Pior, muito pior, para não dizer senil, está Alan Stivell. O ex-mago da Bretanha há muito que se perdeu nos meandros de uma “world music” rendida ao império dos dólares mas à época em que foram gravados os três álbuns agora reempacotados e remasterizados em conjunto numa caixa – que, diga-se de passagem, não oferece qualquer dado novo relativo às anteriores edições para além da remasterização – a sua fama e criatividade encontravam-se no auge. “Renaissance de la Harpe Celtique” (1972), “Olympia Concert” (1972) e “Symphonie Celtique – Tir na Nog” (1979) representam três momentos marcantes na carreira do harpista bretão. O primeiro constitui o manifesto orgulhoso de uma cultura e de um instrumento, a harpa céltica, reapossados da sua dignidade e dotados de uma voz que do passado cantava para o futuro. Num lance de magia, a herança céltica subia em maré viva pela folk francesa, abrindo caminho a novos projectos que fariam do hexágono um dos mais sólidos bastiões da folk na Europa. “Olympia Concert” (no original “Alan Stivell à l’ Olympia”) mostrava ao mundo, de forma exuberante, uma música onde o legado tradicional se impunha e exclamava através de uma linguagem eléctrica colhida do rock. Nesse espectáculo (transmitido há muitos, muitos anos pela televisão portuguesa, naquele que foi o meu primeiro e deslumbrado contacto com Stivell) a França espantou-se com a pujança, a originalidade e a ousadia de um jovem músico que viria a tornar-se num dos principais embaixadores da música francesa, mesmo reclamando a diferença das raízes bretãs. Ao lado de Stivell estiveram nesse espectáculo mítico alguns dos músicos que dariam origem a novos e importantes desenvolvimentos da folk francesa. Como Gabriel Yacoub, que viria a fundar os Malicorne, Rene Werneer (L´Habit des Plumes) e Dan Ar Braz hoje, multimilionário com a sua Héritage des Celtes.
Culminando um trajecto de fusão da folk bretã com o rock, “Symphonie Celtique – Tir na Nog” alarga este conceito até dimensões planetárias. Alan Stivell atingia o zénite da sua arte, compondo uma sinfonia que reunia num objecto totalitário todas as culturas, sons e línguas conotadas, ou não, com o celtismo. Dezenas de músicos oriundos de diversas nacionalidades – da África à Índia, passando pelas nações celtas – juntaram-se numa gigantesca Babel, cruzamento de dialectos e instrumentos sem igual. “Symphonie Celtique” materializou de forma desmesurada a panvisão de Alan Stivell ao mesmo tempo que pareceu esvaziar em definitivo a sua inspiração. Alan Stivell, como Blake, teve a visão do paraíso mas faltou-lhe o fôlego para se aguentar lá. (Dreyfus, distri. Megamúsica, média 9).
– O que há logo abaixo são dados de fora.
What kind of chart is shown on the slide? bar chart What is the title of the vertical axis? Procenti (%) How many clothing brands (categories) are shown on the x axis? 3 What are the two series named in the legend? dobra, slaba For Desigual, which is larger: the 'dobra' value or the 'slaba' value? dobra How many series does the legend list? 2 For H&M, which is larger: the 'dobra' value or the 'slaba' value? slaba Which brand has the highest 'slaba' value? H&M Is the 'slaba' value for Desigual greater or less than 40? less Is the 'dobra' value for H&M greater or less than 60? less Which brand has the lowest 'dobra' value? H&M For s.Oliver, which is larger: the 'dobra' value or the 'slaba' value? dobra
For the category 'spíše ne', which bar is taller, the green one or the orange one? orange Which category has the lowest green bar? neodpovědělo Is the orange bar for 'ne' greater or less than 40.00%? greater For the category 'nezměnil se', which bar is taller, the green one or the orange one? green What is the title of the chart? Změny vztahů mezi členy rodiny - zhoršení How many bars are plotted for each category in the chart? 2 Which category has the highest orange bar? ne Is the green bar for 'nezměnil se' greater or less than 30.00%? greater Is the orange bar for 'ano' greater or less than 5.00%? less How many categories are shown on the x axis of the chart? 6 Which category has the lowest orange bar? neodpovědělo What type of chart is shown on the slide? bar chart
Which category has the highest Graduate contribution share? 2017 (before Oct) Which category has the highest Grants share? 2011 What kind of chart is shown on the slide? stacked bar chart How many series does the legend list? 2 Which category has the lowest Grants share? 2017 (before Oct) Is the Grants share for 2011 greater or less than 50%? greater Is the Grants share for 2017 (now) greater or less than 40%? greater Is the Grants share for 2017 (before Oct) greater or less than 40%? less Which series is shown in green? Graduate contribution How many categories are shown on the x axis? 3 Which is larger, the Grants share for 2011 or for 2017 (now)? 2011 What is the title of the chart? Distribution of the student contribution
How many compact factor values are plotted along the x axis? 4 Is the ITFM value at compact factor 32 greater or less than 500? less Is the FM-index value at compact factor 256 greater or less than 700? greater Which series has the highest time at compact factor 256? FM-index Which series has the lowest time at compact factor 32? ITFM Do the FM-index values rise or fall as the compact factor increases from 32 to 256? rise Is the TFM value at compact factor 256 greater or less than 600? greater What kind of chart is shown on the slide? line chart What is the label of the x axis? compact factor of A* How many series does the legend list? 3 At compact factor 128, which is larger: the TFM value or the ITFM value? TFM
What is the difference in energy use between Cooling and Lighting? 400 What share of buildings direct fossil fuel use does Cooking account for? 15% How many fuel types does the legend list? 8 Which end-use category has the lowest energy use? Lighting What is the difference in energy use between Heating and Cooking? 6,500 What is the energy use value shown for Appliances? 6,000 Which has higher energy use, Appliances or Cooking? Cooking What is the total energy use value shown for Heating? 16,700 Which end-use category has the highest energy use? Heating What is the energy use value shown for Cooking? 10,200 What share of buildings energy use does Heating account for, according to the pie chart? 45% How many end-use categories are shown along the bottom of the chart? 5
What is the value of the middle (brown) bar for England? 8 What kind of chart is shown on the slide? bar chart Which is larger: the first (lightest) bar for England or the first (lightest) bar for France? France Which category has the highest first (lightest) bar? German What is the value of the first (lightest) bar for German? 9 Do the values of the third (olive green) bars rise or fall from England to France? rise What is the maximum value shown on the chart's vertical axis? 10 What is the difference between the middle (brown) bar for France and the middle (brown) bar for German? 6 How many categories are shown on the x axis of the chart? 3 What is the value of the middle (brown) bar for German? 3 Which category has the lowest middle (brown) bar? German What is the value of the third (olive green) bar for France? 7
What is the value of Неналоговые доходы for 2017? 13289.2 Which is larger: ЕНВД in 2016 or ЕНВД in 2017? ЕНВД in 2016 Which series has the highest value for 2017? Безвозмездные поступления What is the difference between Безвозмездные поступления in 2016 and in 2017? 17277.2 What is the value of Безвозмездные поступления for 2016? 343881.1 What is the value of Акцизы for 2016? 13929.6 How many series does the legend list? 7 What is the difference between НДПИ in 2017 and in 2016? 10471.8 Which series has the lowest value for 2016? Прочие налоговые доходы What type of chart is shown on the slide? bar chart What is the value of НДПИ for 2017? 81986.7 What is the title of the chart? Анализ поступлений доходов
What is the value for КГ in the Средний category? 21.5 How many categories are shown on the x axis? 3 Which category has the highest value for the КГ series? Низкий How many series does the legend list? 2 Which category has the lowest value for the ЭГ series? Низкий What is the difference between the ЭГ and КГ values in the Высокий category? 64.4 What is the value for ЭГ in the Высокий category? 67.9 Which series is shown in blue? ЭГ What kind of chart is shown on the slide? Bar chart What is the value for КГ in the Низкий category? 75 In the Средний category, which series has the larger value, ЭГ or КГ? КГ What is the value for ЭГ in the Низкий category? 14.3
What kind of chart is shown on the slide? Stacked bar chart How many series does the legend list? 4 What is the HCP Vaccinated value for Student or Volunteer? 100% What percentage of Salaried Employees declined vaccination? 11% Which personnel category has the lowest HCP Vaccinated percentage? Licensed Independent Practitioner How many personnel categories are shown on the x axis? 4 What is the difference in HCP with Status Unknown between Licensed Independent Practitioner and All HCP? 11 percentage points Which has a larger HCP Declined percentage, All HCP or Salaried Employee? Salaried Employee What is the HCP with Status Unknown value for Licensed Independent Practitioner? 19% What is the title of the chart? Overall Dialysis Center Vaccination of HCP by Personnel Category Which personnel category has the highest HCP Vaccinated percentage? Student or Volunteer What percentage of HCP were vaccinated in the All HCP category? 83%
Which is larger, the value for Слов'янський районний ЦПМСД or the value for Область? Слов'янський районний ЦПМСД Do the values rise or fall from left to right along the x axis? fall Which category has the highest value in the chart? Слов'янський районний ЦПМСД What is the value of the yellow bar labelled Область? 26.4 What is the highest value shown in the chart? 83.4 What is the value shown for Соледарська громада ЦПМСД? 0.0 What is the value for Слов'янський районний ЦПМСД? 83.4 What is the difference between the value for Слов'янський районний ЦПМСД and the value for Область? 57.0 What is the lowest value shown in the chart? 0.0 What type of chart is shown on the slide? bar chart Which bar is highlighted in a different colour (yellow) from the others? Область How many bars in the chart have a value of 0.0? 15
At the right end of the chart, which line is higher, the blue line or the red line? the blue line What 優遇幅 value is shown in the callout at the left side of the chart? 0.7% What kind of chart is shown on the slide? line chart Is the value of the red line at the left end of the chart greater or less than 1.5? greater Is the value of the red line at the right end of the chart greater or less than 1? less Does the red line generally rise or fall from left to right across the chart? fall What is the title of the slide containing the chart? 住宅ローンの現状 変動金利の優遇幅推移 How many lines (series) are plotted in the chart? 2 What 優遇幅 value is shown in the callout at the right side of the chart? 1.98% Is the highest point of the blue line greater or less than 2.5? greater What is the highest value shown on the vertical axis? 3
Quem também fez escola mas tem conseguido manter-se a dar lições, são os finlandeses JPP, a mais formidável horda de violinistas oriundos da Escandinávia. Comandados por mestre Arto Jarvela o núcleo de quatro violinos do grupo faz, como se costuma dizer, miséria, ainda segundo os mandamentos de uma segunda batuta empunhada pelo discreto Timo Alakotila, garantindo terra firma com o seu órgão de foles. À semelhança de “Pirun Poolska” (na foto) ou “Kaustinen Rhapsody” o novo “String Tease” induz ao pecado da luxúria, um verdadeiro Champagne Clube do violino. Em variações em torno da tradição e do jazz os quatro violinos despem-se de preconceitos, desnudam os seus segredos e roçam nos ouvidos em danças a quatro vozes de corpo intricado mas com a leveza de borboletas. O grupo sueco Väsen participa como convidado em dois temas sem fazer pesar os pratos da balança para o lado da selvajaria. Para desintoxicar de Hedningarnas e Garmarnas nada melhor do que ouvir JPP. (Rockadillo, distri. MC – Mundo da Canção, 8).